When it comes to eating, many of us have developed habits. Some are good and some are not so good.
According to Olga Hays, an American Council on Exercise-certified wellness promotion specialist at Sharp HealthCare, good eating habits include consuming more fruits and vegetables, limiting saturated fat and added sugars, drinking more water, and watching portion sizes.
“When you think about unhelpful eating habits, it is not just about making poor food choices, such as eating too much fast food,” she says. “Some of your not-so-good eating habits are from certain behaviors that you may have developed without even realizing.”
These habits include:
- Skipping meals
- Eating too fast
- Eating when feeling sad, stressed or tired
- Mindless snacking while watching TV
- Eating when you aren’t hungry
“These pesky behaviors often sabotage our efforts to eat healthier and maintain or work toward a healthy weight, despite our best intentions,” Hays says. “If you examine your patterns and make behavior changes, you can help create a positive change in your eating habits.”
Hays shares the following three tips to build better eating habits:
- Start a food journal.
One way to help identify unhealthy eating patterns is keeping a food journal for a few days. The point of a food journal isn’t to judge or police yourself, but rather to learn about yourself, which is the first step toward adopting healthy changes that stick.
Food journaling sheds light on your eating patterns. It draws your attention to food-related pitfalls that may have previously thrown you off track and gives you the information you need to move forward from a place of honesty.

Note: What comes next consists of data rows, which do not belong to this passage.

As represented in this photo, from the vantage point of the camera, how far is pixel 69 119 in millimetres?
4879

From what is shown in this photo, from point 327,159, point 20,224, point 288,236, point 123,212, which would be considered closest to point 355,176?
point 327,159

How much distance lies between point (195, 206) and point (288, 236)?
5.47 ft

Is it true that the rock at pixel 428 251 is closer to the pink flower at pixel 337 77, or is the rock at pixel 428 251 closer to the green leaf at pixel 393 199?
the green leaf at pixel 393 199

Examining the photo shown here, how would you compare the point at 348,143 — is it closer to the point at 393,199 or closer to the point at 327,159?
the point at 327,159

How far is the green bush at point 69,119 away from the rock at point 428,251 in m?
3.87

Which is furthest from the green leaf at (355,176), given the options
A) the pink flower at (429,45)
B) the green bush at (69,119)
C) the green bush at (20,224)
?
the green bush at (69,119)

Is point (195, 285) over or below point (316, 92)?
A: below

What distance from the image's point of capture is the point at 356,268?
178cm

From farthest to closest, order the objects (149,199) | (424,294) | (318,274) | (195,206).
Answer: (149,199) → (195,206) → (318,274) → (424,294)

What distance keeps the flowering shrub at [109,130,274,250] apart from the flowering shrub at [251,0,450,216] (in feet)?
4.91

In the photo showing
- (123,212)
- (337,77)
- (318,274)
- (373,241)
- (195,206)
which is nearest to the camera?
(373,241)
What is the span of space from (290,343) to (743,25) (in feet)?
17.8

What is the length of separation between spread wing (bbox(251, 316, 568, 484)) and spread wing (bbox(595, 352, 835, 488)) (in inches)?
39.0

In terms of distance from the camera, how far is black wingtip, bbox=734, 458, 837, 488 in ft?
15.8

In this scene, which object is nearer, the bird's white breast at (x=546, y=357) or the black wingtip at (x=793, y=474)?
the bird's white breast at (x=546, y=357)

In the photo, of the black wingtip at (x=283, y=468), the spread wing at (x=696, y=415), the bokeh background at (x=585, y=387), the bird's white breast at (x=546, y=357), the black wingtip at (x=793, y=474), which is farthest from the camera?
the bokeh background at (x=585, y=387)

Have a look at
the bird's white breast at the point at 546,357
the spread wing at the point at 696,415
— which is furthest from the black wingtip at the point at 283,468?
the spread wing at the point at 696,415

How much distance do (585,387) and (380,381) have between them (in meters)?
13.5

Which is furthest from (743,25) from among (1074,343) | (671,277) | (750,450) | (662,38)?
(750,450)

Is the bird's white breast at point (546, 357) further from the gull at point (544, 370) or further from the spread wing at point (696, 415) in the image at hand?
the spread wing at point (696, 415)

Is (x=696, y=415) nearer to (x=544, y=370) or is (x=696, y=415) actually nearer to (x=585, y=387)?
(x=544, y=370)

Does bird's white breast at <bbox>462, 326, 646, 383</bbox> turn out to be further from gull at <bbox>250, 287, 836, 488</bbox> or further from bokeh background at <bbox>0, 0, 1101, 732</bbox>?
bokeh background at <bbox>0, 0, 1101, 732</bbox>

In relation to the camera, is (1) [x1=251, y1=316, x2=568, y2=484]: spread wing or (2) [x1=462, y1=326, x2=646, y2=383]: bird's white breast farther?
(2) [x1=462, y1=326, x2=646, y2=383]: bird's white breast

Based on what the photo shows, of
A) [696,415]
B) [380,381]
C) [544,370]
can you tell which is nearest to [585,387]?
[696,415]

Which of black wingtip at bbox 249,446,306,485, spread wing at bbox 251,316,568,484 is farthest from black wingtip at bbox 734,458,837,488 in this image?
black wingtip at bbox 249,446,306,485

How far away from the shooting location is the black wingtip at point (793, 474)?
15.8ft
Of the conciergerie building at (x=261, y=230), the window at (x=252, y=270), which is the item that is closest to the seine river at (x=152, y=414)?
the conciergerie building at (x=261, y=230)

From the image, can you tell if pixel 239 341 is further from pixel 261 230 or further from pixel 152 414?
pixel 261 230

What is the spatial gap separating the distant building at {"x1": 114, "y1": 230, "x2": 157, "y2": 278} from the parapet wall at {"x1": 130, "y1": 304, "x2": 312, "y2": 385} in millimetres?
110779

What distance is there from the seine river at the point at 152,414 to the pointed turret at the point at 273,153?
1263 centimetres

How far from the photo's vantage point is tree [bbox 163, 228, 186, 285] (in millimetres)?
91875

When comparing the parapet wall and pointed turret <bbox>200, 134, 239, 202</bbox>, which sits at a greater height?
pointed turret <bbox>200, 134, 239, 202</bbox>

- Practice mindful eating.
Instead of eating at a table or when you are hungry, sometimes you may eat while driving, watching TV, or responding to emails at work. This is called mindless eating. Mindless eating can lead to unhealthy outcomes, such as overeating, undereating or making less than desirable food choices.
A strategy to help overcome mindless eating is to add mindful eating to your daily routine. Mindful eating consists of fully acknowledging the food you eat by eating slowly, listening to body sensations and hunger cues, and paying attention to thoughts and feelings that you have while enjoying your food. By bringing your attention to the entire experience of eating, you are more likely to make healthier choices that support your well-being.
- Control your environment.
Your environment has an incredible ability to shape behavior. To set yourself up for success, consider reshaping the physical environment around you to make it easier to stick to new habits.
Some environmental changes to consider:
* Be prepared — keep more fruit and healthy snacks at home and at work.
* Keep a reusable water bottle with you throughout the day to make it easier to drink more water.
* Use smaller plates for your meals. Bigger plates mean bigger portions, which can lead to overeating.
* Display healthy food in a prominent place. For example, place a bowl of fruit or nuts on the kitchen counter. When you are hungry, you are more likely to grab what you see in front of you.
* Cook most of your meals at home — this lets you be more in control of what you eat.
“Creating new eating habits or breaking the old ones can take time, so it is important to take a gentle approach and be patient,” Hays says. “Taking consistent small steps and utilizing strategies, such as food journaling, mindful eating and controlling your environment, can be helpful in changing unhelpful behaviors and boosting healthy eating and wellness.”